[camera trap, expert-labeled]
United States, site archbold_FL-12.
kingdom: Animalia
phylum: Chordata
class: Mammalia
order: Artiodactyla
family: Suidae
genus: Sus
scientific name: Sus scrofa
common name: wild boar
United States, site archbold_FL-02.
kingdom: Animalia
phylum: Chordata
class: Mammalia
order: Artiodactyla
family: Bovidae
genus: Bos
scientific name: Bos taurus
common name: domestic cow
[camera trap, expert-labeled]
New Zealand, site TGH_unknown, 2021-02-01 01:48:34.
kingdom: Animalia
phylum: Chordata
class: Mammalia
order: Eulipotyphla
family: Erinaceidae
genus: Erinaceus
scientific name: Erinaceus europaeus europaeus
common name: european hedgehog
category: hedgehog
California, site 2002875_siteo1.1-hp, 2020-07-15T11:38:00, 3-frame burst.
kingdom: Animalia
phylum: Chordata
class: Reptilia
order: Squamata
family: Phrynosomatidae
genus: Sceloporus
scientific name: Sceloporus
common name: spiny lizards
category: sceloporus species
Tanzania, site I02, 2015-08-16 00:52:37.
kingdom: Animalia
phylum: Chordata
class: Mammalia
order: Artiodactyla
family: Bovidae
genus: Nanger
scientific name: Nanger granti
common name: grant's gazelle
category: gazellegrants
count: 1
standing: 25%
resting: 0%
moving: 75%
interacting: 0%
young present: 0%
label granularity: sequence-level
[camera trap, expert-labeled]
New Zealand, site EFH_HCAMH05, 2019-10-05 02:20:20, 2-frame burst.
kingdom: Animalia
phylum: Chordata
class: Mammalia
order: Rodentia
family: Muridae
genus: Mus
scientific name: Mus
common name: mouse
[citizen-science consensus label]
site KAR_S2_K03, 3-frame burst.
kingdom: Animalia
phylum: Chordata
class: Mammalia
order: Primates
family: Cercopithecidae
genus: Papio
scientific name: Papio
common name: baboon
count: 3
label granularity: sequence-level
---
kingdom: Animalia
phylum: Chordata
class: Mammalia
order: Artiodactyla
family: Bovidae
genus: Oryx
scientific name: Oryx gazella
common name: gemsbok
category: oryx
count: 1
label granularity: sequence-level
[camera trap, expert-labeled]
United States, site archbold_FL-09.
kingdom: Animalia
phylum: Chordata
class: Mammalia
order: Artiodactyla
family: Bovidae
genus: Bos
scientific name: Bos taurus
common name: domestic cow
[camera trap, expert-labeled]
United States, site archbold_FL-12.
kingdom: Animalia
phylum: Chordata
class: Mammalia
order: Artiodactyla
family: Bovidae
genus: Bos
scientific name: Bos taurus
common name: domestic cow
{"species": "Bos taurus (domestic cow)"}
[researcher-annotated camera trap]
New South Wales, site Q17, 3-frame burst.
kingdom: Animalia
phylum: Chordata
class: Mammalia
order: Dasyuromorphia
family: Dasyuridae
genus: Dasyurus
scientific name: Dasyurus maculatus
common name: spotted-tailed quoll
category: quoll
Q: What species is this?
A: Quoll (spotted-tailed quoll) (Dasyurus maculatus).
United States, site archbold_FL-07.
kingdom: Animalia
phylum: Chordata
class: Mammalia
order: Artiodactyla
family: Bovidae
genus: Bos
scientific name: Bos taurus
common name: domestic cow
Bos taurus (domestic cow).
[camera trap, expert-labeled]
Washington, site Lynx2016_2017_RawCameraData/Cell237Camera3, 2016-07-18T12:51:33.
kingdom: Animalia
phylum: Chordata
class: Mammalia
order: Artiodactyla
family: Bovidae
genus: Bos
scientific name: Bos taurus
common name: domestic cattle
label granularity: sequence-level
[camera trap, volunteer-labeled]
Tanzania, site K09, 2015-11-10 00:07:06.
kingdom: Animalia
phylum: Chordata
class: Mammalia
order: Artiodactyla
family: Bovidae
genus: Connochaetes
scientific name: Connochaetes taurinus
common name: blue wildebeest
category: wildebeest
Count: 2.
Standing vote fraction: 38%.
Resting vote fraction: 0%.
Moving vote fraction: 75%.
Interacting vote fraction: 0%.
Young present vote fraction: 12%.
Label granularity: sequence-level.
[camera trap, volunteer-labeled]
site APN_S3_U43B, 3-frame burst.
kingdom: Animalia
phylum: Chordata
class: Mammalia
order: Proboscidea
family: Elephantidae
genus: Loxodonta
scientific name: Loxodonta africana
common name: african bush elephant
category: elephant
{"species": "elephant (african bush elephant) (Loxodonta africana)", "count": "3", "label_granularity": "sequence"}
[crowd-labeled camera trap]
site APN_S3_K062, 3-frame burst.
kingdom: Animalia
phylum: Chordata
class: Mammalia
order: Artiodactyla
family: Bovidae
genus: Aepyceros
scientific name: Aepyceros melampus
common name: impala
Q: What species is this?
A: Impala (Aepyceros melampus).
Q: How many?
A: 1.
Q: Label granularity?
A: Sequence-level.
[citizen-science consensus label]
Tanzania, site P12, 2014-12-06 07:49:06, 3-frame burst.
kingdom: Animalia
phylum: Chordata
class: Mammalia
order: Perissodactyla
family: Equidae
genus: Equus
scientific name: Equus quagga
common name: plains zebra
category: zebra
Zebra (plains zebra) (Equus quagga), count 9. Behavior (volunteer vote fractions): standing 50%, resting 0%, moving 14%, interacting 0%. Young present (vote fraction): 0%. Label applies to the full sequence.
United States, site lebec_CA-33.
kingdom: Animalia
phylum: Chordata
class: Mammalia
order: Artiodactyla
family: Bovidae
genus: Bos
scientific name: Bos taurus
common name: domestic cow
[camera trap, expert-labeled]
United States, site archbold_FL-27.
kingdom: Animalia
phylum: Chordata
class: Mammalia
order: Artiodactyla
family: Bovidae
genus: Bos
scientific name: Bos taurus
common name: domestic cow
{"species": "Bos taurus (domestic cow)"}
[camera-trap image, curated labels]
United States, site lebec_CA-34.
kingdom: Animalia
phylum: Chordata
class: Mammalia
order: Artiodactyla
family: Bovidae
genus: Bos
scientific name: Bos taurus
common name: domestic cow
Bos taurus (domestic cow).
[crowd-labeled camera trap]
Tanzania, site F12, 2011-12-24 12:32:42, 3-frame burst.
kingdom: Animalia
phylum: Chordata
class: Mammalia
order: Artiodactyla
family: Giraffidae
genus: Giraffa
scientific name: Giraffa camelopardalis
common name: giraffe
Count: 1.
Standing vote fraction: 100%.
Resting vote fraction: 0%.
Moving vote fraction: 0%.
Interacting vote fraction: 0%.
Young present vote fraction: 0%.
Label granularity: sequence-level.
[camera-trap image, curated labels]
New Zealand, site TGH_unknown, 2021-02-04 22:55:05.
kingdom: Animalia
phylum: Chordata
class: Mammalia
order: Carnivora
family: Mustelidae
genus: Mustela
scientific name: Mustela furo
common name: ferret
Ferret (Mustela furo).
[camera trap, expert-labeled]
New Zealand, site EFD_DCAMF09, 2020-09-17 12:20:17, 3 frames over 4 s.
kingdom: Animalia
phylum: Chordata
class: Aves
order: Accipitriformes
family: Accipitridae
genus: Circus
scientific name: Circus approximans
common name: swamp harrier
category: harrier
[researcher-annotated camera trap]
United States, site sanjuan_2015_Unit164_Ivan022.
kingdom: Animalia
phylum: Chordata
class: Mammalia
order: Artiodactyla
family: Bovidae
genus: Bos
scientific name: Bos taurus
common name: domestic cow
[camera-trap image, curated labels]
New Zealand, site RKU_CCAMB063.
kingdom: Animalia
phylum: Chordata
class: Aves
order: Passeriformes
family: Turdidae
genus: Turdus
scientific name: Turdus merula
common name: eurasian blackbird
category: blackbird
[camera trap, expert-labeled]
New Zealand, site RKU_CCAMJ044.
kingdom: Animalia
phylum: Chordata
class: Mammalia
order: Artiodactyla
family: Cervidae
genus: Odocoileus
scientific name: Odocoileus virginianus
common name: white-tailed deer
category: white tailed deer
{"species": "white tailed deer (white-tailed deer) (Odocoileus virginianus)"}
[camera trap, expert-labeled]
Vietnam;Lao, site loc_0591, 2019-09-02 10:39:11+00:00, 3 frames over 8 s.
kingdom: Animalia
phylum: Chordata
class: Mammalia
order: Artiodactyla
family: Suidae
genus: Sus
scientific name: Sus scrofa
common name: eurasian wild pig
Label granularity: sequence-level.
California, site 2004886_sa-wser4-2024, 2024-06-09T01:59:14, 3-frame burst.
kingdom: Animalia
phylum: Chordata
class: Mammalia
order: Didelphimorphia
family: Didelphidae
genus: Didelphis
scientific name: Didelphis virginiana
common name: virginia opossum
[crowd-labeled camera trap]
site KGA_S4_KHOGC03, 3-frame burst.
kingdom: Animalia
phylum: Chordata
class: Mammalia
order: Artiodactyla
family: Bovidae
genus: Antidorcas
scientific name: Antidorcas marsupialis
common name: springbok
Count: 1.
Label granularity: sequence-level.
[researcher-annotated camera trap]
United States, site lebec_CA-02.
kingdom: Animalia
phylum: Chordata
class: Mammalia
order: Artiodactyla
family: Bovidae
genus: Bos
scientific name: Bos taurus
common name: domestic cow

● ACTION ITEM: Go through the listing above and pull out each line containing the word "burst".

● RESPONSE BOX:
California, site 2002875_siteo1.1-hp, 2020-07-15T11:38:00, 3-frame burst.
New Zealand, site EFH_HCAMH05, 2019-10-05 02:20:20, 2-frame burst.
site KAR_S2_K03, 3-frame burst.
New South Wales, site Q17, 3-frame burst.
site APN_S3_U43B, 3-frame burst.
site APN_S3_K062, 3-frame burst.
Tanzania, site P12, 2014-12-06 07:49:06, 3-frame burst.
Tanzania, site F12, 2011-12-24 12:32:42, 3-frame burst.
California, site 2004886_sa-wser4-2024, 2024-06-09T01:59:14, 3-frame burst.
site KGA_S4_KHOGC03, 3-frame burst.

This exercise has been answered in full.